Lopez was a Portuguese Jew, one of Elizabeth’s court physicians. He plotted in a pale and extensive way, took money from here and there, from so many masters that any intelligence he ever supplied was cancelled out by counterintelligence. But it is unlikely he plotted, as the Earl of Essex alleged, ‘a desperate and dangerous treason’ to poison the queen. Even Elizabeth did not believe it, but – because Essex sulked, and manufactured evidence – the old man was hanged, drawn and quartered, just the same. His real crime, possibly, was to have laughed at Essex with two Portuguese drinking cronies, and to have insinuated that he had cured him of a certain discreditable disease. The point is that both Lord Burghley and his son Robert Cecil believed Lopez innocent. That was no reason to assert themselves on his behalf. They were dispensable, these little, paid-for consciences, these bought bodies.

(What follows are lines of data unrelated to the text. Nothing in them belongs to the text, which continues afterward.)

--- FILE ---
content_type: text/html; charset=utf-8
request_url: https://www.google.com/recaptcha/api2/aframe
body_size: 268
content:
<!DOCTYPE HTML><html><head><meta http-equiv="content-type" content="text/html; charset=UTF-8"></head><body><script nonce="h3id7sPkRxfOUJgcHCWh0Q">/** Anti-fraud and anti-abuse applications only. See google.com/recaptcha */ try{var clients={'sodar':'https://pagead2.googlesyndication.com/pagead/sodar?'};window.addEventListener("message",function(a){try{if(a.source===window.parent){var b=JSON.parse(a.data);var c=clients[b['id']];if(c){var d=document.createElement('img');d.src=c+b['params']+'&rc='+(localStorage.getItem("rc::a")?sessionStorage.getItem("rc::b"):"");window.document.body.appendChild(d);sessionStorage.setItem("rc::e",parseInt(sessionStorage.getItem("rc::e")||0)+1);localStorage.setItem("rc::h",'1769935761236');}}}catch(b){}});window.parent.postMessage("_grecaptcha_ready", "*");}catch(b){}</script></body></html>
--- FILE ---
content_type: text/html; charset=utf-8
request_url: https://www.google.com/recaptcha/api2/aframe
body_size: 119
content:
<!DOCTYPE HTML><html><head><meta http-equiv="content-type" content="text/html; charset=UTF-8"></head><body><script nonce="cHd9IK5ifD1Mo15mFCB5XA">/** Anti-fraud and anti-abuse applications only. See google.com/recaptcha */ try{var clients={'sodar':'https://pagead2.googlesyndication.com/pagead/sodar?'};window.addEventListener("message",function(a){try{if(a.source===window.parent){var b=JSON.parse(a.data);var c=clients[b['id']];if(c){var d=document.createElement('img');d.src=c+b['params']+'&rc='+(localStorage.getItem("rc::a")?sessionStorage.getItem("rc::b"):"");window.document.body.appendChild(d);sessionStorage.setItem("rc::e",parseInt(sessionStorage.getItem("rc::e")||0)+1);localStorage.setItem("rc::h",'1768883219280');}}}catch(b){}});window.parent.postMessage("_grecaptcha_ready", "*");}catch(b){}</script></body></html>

Nicholl explains that after Walsingham’s death the secret service divided. Some agents were bought by the Earl of Essex, and some by Robert Cecil. This split may have been fatal for Marlowe. Essex and Ralegh were old enemies, implacable opponents; they fought a naval campaign together, but they also fought for the favours of the old woman who was the fount of all power. Nicholl sees Marlowe’s end as part of a conspiracy to bring down Ralegh; he makes persuasive connections. But finally, he cannot explain what Marlowe was doing in the ‘little room’: with Poley, who was Robert Cecil’s man, with Skeres, who was Essex’s man, and with Frizer, who was anybody’s man, perhaps, if the sum were agreed beforehand. What pretext was given to Marlowe for this strange meeting; what proposition was put to him, in those long hours in the garden; why did he not sense the drift of events, and get out of that little room in time? Nicholl does not claim he can supply the answers, but rather puts us into a frame of mind where we see that there can be none. What stays with the reader – when he has forgotten the smaller details of the intelligence network so minutely described – is a sense of frustration and futility. If it were otherwise, the author would not be true to his subject. The secret services of that time, and maybe of more recent times, existed largely for their own ‘inward’ reasons, and were governed and kept in business by their own distorted logic. They were the great school and refuge of opportunists, cynics – and of poor poets, no doubt – and operated not so much to serve the state as to serve themselves. Despite his scholarship, Nicholl’s aim is humble enough. ‘I am not trying to argue that Marlowe’s death has to have a meaning. My reading only extends to a more complex kind of meaninglessness than that of a tavern brawl.’
Is the book pointless, then? Not at all. It tells us, if we needed telling, that poetry and cynicism may co-exist, flourishing in one heart, that great writers may be the dupes and servants of small regimes – and that writers will do most things for the promise of hard cash.